Livestock Groups Back Bill to Expand Options for Packing Capacity

The bills would allow for investment in the packing industry at local and regional levels by those active in the livestock marketing business.
The bills would allow for investment in the packing industry at local and regional levels by those active in the livestock marketing business.
(Farm Journal)

National livestock groups are uniting to support Congressional efforts to expand opportunities for industry to invest in meat packing capacity. 
  
The National Cattlemen’s Beef Association, National Pork Producers Council, American Farm Bureau Federation, American Sheep Industry Association, Livestock Marketing Association and United States Cattlemen’s Association sent a letter to the Chairpeople and Ranking Members of the Senate and House Agriculture Committees expressing the groups' support of legislation to allow livestock market owners and operators to own or invest in small or regional livestock packing facilities, the Livestock Marketing Association (LMA) said in a release. 

"We ask that your committees consider and advance this commonsense legislation which will increase packing capacity, add competition for producers, and modernize the law by reducing an unnecessary and outdated regulatory burden," the letter states.
  
The bipartisan legislation, the Expanding Local Meat Processing Act (S. 813), was reintroduced by Sens. Ben Ray Lujan (D-NM) and Joni Ernst (R-IA) last week. This is the Senate companion to the Amplifying Processing of Livestock in the United States (APLUS) Act (H.R.530), being led by U.S. Representatives Mark Alford (R-MO), Jimmy Panetta (D-CA), and Dusty Johnson (R-SD).

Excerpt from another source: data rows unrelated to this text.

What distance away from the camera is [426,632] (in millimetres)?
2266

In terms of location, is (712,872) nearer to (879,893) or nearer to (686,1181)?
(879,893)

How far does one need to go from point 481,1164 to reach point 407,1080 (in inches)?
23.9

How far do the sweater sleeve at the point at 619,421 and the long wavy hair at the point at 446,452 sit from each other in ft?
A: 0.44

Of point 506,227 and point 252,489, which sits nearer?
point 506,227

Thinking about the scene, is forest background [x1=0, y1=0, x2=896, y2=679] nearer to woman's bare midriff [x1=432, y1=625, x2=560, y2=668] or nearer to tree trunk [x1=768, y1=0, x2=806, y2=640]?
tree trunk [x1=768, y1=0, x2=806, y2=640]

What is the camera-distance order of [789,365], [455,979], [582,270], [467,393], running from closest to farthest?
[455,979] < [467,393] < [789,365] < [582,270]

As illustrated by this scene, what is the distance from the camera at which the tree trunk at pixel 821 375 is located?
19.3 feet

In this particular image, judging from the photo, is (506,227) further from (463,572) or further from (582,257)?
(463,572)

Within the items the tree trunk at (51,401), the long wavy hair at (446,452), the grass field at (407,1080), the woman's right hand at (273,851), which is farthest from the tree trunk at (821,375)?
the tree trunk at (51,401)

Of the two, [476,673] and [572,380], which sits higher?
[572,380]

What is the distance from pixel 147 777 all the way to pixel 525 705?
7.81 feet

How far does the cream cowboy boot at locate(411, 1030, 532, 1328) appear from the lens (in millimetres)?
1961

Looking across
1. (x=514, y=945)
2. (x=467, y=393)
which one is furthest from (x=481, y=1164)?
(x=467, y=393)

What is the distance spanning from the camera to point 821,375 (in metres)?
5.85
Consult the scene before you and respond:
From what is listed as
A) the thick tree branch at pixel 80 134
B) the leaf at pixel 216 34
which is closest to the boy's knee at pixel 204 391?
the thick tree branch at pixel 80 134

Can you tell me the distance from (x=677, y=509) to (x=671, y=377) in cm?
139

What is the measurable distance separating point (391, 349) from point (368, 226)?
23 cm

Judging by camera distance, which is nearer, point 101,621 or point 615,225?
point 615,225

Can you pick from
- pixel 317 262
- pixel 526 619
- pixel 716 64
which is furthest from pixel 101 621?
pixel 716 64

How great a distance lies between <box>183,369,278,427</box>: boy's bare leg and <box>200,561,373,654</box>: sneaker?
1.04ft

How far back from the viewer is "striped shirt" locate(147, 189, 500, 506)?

"If enacted, these bills would direct the Secretary of Agriculture to update a regulatory prohibition under the Packers and Stockyards Act which bars livestock auction owners from owning or investing in packers," LMA noted.
  
The letter explained that this is an "antiquated rule that does not fit with the current, transparent method of selling livestock at an open auction where sellers can view the transaction either in person or by streaming the auction online.”  
 
The bills would allow for investment in the packing industry at local and regional levels by those active in the livestock marketing business.
  
“We appreciate our partners, both on Capitol Hill and at fellow livestock groups, fighting for opportunities to enhance participation in livestock packing,” Mark Barnett, LMA president and owner of Kentucky-Tennessee Livestock Market said in a release. “Livestock auction markets, like mine, are in the competition business. Allowing livestock auction owners to invest in small and regional packers could enhance competition which equates to needed additional profit for producers who are being squeezed by high inputs and low margins.”